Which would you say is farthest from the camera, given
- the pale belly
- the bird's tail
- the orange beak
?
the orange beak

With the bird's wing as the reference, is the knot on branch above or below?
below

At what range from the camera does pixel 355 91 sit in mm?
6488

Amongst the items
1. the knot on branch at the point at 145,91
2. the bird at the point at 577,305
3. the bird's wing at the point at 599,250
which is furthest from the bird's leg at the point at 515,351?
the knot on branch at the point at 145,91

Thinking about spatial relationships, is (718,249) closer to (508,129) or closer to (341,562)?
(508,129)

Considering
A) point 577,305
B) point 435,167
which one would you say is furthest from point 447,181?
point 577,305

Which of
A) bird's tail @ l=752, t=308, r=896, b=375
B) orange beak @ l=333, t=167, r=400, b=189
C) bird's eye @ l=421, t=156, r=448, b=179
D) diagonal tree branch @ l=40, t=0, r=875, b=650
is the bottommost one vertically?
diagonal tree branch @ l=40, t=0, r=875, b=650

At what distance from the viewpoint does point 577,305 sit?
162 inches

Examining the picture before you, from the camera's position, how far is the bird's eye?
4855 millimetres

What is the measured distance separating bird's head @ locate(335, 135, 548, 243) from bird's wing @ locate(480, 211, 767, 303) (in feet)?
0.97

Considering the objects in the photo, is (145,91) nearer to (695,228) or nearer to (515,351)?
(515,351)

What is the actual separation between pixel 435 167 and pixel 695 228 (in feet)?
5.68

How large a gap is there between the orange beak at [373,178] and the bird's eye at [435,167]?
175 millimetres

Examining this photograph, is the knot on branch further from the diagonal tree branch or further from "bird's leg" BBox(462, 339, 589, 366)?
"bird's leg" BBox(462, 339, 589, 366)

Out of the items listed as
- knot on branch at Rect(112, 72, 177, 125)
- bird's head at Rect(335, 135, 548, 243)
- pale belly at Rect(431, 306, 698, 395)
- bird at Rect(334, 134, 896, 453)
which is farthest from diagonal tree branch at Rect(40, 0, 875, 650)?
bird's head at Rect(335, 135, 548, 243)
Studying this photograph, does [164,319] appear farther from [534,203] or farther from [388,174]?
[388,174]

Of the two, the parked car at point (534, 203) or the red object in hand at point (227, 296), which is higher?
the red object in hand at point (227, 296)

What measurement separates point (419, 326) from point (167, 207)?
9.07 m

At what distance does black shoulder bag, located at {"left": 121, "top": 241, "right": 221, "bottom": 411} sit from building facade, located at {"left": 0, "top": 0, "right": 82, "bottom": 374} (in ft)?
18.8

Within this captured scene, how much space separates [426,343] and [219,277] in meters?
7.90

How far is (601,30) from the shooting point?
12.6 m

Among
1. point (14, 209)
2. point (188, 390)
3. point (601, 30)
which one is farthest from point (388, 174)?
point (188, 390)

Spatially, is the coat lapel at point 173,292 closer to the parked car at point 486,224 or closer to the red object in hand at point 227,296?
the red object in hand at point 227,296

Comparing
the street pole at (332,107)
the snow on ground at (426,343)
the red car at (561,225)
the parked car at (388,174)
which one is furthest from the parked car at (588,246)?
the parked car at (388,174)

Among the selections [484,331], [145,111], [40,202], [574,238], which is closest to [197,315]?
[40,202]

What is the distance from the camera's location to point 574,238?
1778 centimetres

****************************************

Copy out word for word every line of the items from the line containing "Within this captured" up to and including the last line of the items.

Within this captured scene, how much space separates [426,343] and [219,277] in meters?
7.90

How far is (601,30) from the shooting point?
12.6 m

Among
1. point (14, 209)
2. point (188, 390)
3. point (601, 30)
which one is farthest from point (388, 174)?
point (188, 390)

Spatially, is the coat lapel at point 173,292 closer to the parked car at point 486,224 or closer to the red object in hand at point 227,296?
the red object in hand at point 227,296

Comparing
the street pole at (332,107)
the snow on ground at (426,343)
the red car at (561,225)
the parked car at (388,174)
which one is furthest from the parked car at (588,246)?
the parked car at (388,174)

Among the selections [484,331], [145,111], [40,202], [574,238], which is closest to [197,315]?
[40,202]

What is the distance from the camera's location to point 574,238?
1778 centimetres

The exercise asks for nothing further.